Énoncé 1 - D'après l'extrait cité, sous quel pseudonyme John Banville écrit-il des romans policiers ?

Extrait cité -
※
Booker Prize pour La mer (Robert Laffont, 2007), prix Prince des Asturies pour l'ensemble de son œuvre, l'Irlandais John Banville est, au moins depuis la publication de son chef-d'œuvre L'intouchable (Flammarion, 1998), considéré unanimement comme l'une des grandes voix de ce temps. Certains auraient pu se reposer depuis longtemps sur cette réputation en attendant aussi calmement que possible qu'un hypothétique Nobel vienne la consacrer ; pas lui. Voici quelques années que, sous le pseudonyme de Benjamin Black, Banville s'adonne en amateur éclairé aux joies du récit de genre et plus précisément du roman policier. Jusqu'à ce jubilatoire Neige sur Ballyglass House qu'il signe cette fois-ci de son nom et qui de façon inattendue lui a permis de rencontrer enfin le plus large public avec plus de 200 000 exemplaires vendus en anglais. Qu'est-ce qui justifie ce succès ? D'abord le plaisir partagé d'un auteur et de ses lecteurs. Que l'on en juge.
※
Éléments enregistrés
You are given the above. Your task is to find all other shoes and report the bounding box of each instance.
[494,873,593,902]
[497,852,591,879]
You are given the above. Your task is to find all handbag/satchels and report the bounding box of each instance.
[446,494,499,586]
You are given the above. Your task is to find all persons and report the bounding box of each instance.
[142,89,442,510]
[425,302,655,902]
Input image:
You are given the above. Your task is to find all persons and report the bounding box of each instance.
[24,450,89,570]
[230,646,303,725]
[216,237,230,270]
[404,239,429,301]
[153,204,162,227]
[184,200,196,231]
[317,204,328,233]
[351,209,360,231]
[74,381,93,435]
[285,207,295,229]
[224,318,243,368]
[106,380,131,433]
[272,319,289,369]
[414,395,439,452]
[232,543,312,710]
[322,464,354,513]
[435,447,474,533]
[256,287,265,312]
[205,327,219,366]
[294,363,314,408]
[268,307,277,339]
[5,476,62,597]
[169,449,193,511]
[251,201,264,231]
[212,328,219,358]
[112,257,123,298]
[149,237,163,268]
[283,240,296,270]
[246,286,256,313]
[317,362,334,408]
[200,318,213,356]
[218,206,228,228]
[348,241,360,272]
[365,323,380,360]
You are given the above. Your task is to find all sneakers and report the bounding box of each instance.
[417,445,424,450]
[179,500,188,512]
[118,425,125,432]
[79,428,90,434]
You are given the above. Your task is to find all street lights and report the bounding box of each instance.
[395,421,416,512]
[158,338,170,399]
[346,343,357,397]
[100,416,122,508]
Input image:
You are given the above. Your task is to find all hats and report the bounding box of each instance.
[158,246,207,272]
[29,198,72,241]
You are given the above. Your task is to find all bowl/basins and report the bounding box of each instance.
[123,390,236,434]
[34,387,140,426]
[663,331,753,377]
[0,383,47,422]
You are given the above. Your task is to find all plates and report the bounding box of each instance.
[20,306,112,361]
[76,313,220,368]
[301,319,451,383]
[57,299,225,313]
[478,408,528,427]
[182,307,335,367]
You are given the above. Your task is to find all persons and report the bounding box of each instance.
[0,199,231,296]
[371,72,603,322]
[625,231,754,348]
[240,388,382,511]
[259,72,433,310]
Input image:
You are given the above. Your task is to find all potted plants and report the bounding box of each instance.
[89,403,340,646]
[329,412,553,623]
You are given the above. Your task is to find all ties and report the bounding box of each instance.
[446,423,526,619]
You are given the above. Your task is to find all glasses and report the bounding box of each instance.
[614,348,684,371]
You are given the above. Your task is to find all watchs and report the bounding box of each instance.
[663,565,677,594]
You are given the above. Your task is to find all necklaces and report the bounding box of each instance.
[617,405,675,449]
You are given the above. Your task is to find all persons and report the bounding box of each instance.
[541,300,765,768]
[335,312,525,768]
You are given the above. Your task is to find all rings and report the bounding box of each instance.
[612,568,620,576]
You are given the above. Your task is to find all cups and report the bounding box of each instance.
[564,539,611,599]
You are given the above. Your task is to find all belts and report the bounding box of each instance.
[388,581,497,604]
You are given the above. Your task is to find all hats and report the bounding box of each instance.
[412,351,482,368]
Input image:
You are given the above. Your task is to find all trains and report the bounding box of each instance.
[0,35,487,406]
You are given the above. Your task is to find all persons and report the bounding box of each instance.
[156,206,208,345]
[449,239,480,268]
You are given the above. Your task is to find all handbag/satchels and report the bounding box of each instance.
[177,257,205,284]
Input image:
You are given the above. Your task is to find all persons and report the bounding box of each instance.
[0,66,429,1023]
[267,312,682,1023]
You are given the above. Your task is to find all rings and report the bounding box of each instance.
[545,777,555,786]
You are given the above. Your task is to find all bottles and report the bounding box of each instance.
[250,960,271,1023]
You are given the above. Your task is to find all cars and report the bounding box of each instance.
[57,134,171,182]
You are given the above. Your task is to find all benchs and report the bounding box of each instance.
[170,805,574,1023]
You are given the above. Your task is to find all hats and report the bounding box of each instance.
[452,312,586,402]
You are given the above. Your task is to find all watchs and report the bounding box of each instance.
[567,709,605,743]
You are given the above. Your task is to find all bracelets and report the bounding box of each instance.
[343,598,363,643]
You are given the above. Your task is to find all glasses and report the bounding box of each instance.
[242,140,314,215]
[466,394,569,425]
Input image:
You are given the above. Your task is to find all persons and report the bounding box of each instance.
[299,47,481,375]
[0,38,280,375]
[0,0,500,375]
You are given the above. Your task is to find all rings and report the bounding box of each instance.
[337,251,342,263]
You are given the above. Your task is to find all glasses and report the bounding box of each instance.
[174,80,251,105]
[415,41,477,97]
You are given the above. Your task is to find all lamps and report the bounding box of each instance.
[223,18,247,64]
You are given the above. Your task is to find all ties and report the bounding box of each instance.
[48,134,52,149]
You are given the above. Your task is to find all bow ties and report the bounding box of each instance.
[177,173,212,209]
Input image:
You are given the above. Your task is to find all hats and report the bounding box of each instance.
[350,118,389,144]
※
Énoncé 2 - Redimensionnez les enregistrements, depuis leur première ligne jusqu'à la ligne contenant « [446,494,499,586] » incluse. Recopiez ces lignes, consignes comprises, en multipliant par 1,85 chaque coordonnée des boîtes englobantes données en réponse, puis en arrondissant à l'entier le plus proche, les demis vers le haut.

Corrigé 1 - Sous le pseudonyme de Benjamin Black.

Corrigé 2 -
You are given the above. Your task is to find all other shoes and report the bounding box of each instance.
[914,1615,1097,1669]
[919,1576,1093,1626]
You are given the above. Your task is to find all handbag/satchels and report the bounding box of each instance.
[825,914,923,1084]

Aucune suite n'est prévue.